Jays, like other members of the Crow family, store food especially acorns, which are their preferred snack.


  • The genus Corvus, which includes crows, ravens, magpies, and rooks, accounts for why they all have similar appearances. With the exception of South America, a few islands, and the poles, the genus Corvus contains roughly 45 species. They originated in Central Asia, from where they later spread.
  • Animals that are social and live in groups include crows, ravens, and rooks. Together, these birds assist one another in finding food, communicate by cawing, and even engage in spontaneous play.
  • Blackbirds in the Corvus genus include rooks (Corvus frugilegus). They distinguish themselves, nonetheless, by their light grey color and straight bill. Additionally, they have loose, oily, and feathery “trousers” on.
  • Greater in size than crows and rooks, ravens are huge, blackbirds. Rural areas frequently encounter these birds. They vary from other Corvus birds, besides being larger, by having a deep, grave call that sounds like a “cronk.”

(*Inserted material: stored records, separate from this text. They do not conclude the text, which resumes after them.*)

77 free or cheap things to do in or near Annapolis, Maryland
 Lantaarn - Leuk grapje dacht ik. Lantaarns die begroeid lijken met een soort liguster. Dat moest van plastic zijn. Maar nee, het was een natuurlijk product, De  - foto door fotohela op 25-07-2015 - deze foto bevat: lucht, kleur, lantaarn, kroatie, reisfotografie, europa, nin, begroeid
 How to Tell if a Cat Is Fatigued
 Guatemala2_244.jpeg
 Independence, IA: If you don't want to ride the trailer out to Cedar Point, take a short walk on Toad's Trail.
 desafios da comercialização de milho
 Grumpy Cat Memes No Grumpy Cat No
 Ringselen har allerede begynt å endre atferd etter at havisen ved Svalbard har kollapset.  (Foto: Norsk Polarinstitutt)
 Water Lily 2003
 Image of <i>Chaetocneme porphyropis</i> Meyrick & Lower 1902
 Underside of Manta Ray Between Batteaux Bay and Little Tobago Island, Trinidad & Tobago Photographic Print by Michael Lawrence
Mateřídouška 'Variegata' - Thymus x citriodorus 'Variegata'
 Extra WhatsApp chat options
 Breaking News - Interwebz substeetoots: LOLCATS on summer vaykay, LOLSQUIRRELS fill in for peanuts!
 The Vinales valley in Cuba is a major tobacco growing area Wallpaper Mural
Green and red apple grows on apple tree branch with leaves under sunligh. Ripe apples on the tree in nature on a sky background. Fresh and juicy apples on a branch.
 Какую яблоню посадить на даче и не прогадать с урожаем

  • Crows are a common species of blackbird. They frequently are observed scavenging for bugs or other food. Their neat black plumage, black bill, square-shaped tail, and high-pitched call—which is typically repeated three times in a row—distinguish them from other corvids.
  • The Eurasian Magpie is one of the smartest bird species in the world and one of the few non-primate species to recognize oneself in a mirror test. This medium-sized bird, which is also a corvid, has iridescent blue, white, and black plumage. The magpie is an attractive bird.